REQUIRED TASK => Starting at the first line of the rows below and stopping after the line that contains "115V95L74 80L48 83L18", put those lines into a JSON list of strings, one string per line. Leave out any blank lines.

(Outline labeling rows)
▼▼▼
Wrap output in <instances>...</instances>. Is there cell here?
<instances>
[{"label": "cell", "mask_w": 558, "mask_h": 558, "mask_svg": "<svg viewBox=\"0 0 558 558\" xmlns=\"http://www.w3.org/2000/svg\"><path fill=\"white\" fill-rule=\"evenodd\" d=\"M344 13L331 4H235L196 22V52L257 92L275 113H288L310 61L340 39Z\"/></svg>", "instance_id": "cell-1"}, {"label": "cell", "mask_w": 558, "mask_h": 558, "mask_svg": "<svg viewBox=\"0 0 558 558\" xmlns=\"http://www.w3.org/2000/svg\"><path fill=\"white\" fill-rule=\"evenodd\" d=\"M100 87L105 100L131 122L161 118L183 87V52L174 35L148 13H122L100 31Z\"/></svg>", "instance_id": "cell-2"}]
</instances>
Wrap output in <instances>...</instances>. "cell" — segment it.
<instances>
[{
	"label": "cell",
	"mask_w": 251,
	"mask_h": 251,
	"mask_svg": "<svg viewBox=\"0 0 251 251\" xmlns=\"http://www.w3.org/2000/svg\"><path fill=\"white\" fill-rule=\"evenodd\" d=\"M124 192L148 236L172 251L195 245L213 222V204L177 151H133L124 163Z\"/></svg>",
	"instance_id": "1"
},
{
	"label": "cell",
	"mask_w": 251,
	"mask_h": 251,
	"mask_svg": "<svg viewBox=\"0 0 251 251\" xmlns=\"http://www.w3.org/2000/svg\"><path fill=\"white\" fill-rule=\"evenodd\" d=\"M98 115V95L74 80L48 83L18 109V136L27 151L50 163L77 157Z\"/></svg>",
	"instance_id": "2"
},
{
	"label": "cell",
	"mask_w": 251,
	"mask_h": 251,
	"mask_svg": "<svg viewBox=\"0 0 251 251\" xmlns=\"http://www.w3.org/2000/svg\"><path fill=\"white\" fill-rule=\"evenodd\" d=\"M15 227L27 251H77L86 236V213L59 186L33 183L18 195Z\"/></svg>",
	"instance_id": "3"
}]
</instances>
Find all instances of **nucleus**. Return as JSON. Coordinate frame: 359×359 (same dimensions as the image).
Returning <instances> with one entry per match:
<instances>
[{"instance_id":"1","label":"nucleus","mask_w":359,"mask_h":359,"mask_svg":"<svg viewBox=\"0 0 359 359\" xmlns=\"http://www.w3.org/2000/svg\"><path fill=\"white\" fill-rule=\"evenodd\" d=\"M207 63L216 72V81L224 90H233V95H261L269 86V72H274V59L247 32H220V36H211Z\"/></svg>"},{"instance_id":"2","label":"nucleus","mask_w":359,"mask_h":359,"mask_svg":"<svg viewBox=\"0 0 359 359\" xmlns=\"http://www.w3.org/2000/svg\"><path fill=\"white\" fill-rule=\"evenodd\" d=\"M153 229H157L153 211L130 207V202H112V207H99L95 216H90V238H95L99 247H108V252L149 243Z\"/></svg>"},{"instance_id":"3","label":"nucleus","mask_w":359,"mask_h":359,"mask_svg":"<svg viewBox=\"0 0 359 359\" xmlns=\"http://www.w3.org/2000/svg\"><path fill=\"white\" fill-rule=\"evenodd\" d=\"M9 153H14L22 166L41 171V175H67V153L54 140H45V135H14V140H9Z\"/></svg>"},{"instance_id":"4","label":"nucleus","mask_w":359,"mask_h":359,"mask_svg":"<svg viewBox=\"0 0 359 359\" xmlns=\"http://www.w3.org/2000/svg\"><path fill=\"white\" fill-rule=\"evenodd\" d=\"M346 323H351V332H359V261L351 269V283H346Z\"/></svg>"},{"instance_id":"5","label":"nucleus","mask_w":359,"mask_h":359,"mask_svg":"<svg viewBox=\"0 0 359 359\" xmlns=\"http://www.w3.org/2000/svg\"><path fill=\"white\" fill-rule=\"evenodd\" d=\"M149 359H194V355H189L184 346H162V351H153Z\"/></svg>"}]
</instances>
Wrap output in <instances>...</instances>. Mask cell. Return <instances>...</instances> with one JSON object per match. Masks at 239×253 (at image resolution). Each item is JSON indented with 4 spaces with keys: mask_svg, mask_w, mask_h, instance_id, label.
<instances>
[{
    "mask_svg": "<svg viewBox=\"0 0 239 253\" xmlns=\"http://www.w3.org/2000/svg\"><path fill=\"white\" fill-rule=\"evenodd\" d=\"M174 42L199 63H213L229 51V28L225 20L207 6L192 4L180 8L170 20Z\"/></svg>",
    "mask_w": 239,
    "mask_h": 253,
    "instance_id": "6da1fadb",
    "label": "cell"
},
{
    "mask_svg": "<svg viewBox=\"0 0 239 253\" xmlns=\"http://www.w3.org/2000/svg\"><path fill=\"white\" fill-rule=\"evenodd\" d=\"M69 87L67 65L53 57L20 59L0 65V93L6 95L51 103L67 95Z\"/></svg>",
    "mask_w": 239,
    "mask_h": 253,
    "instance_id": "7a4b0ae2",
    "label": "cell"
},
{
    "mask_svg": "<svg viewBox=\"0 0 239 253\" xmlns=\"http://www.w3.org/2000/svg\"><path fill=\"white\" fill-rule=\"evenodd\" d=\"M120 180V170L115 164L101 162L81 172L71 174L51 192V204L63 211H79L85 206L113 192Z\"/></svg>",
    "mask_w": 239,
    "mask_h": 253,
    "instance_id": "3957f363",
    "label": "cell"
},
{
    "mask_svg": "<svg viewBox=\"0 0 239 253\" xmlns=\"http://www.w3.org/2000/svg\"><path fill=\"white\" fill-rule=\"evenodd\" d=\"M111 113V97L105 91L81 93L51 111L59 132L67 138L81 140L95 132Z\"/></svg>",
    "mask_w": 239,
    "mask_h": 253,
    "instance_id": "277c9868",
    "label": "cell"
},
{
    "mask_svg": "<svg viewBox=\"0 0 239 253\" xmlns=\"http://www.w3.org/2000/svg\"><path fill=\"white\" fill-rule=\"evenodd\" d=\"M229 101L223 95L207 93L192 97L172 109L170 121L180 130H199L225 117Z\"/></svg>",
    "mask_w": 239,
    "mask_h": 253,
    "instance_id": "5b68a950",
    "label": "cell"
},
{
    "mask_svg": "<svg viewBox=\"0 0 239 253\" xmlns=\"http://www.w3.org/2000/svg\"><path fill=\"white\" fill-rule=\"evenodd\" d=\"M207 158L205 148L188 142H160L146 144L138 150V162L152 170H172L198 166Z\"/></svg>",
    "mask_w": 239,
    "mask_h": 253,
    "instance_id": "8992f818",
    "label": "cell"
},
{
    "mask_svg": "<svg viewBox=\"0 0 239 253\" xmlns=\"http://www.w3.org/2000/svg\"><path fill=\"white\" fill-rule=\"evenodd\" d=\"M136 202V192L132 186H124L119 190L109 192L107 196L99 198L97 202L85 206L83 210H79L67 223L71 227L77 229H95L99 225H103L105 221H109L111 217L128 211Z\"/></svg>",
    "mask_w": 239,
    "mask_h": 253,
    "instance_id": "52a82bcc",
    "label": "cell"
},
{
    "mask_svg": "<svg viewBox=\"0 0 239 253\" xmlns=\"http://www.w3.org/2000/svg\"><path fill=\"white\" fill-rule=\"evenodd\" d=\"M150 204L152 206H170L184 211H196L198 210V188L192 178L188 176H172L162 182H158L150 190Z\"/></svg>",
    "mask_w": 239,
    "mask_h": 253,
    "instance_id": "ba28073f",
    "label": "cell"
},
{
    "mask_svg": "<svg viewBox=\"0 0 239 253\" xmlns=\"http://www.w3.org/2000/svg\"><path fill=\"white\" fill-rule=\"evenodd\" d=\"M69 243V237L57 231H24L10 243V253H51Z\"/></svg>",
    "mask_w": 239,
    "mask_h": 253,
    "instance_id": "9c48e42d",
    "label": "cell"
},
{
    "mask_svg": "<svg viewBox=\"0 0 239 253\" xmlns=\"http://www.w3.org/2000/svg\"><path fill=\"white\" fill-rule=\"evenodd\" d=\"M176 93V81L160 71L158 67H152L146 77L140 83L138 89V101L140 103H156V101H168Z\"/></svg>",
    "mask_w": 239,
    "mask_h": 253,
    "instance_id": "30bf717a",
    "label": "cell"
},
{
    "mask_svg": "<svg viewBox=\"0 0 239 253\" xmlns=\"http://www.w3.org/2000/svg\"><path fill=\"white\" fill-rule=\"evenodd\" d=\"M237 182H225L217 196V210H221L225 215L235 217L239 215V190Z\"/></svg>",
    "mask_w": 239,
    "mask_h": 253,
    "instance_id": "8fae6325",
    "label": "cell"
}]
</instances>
▲▲▲
TASK RESULT =>
[
  "Wrap output in <instances>...</instances>. Is there cell here?",
  "<instances>",
  "[{\"label\": \"cell\", \"mask_w\": 558, \"mask_h\": 558, \"mask_svg\": \"<svg viewBox=\\\"0 0 558 558\\\" xmlns=\\\"http://www.w3.org/2000/svg\\\"><path fill=\\\"white\\\" fill-rule=\\\"evenodd\\\" d=\\\"M344 13L331 4H235L196 22V52L257 92L275 113H288L310 61L340 39Z\\\"/></svg>\", \"instance_id\": \"cell-1\"}, {\"label\": \"cell\", \"mask_w\": 558, \"mask_h\": 558, \"mask_svg\": \"<svg viewBox=\\\"0 0 558 558\\\" xmlns=\\\"http://www.w3.org/2000/svg\\\"><path fill=\\\"white\\\" fill-rule=\\\"evenodd\\\" d=\\\"M100 87L105 100L131 122L161 118L183 87V52L174 35L148 13H122L100 31Z\\\"/></svg>\", \"instance_id\": \"cell-2\"}]",
  "</instances>",
  "Wrap output in <instances>...</instances>. \"cell\" — segment it.",
  "<instances>",
  "[{",
  "\t\"label\": \"cell\",",
  "\t\"mask_w\": 251,",
  "\t\"mask_h\": 251,",
  "\t\"mask_svg\": \"<svg viewBox=\\\"0 0 251 251\\\" xmlns=\\\"http://www.w3.org/2000/svg\\\"><path fill=\\\"white\\\" fill-rule=\\\"evenodd\\\" d=\\\"M124 192L148 236L172 251L195 245L213 222V204L177 151H133L124 163Z\\\"/></svg>\",",
  "\t\"instance_id\": \"1\"",
  "},",
  "{",
  "\t\"label\": \"cell\",",
  "\t\"mask_w\": 251,",
  "\t\"mask_h\": 251,",
  "\t\"mask_svg\": \"<svg viewBox=\\\"0 0 251 251\\\" xmlns=\\\"http://www.w3.org/2000/svg\\\"><path fill=\\\"white\\\" fill-rule=\\\"evenodd\\\" d=\\\"M98 115V95L74 80L48 83L18 109V136L27 151L50 163L77 157Z\\\"/></svg>\","
]